Alaska, North Dakota, Vermont and Wyoming all have far fewer poor students but receive more than twice as much federal funding for each of them. Why?
Gordon points to several reasons. Among them, a small-state minimum guarantees a base level of funding to states with small populations. Also, hold harmless provisions ensure that states don’t experience big drops in funding from year-to-year, even if their school enrollments decline.
But the real difference-maker is in the Title I math itself. A state’s allotment comes from multiplying the number of eligible children by a factor of the state’s average per-pupil spending.

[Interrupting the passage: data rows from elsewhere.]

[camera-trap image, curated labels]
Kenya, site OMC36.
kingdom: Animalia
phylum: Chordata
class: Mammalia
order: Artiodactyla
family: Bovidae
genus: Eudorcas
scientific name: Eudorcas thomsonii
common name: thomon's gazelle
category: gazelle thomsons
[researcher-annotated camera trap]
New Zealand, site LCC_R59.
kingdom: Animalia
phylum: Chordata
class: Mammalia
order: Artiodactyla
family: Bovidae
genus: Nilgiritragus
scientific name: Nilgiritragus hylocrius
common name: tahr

Translation: “It rewards places that spend more,” Gordon says. And Mississippi, in addition to being one of the poorest states in the nation, also has one of the lowest per-pupil spending rates.
In this way, Title I, an anti-poverty program, privileges more affluent, high-spending states.
“Right now, Title I is spreading funds too thinly, too broadly,” says Gordon. “It’s not progressive enough. It’s not concentrating funds enough to the places that really need it and giving them bigger allocations.”